The Bible is the most translated book through history; we can find it in more than three hundred languages. From that, we can infer the importance of Saint Jerome as the translators’ patron saint.
Why is translation important in our society nowadays?
Well, we can say it in one word: GLOBALIZATION. If we stop to think about how many times we face a translated text during the day, we could say that translation does imply a noticeable engine of global communication. Some examples are instructions for use of electronics made abroad, books written by foreign authors, some news about equity markets, Hollywood movies... But there are much more behind it.
However, do we really know what the key elements of translation are?

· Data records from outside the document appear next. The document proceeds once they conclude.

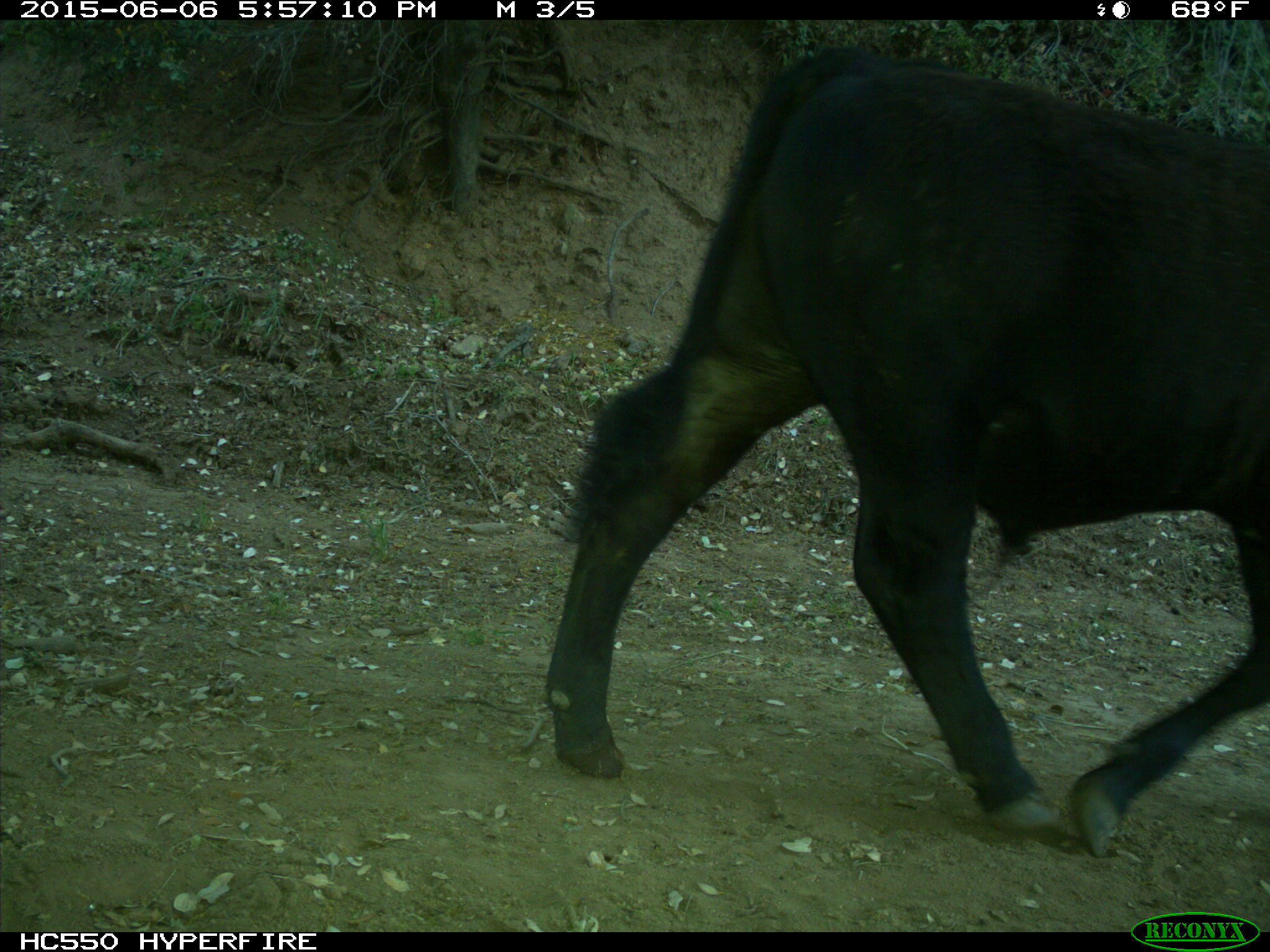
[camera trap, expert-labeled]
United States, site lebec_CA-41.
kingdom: Animalia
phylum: Chordata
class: Mammalia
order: Artiodactyla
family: Bovidae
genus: Bos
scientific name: Bos taurus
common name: domestic cow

Have you ever tried to translate a text into your mother tongue? If not, try it and tell us about it. But, for the time being, we are going to deep into this job and prove some frequent myths wrong.
It is not necessary for a translator to be a bilingual person. It is just the tip of the iceberg. Translators are intercultural mediators, that is, they must know about culture of the languages –taking into account their corresponding countries—they are working with. There is formal education in translating and interpreting, then it is something that can be learnt.
Translators are not dictionaries, neither are they machines. They posses language and cultural knowledge, apart from translation techniques. They also have skills on information research, because they face new texts every day, dealing with different themes. This implies a continuous learning –even self-learning. Therefore, we can state that wide cultural knowledge is a good starting point.
There is something left here, the other half of translation… interpreting. But we will tell you about it at another post.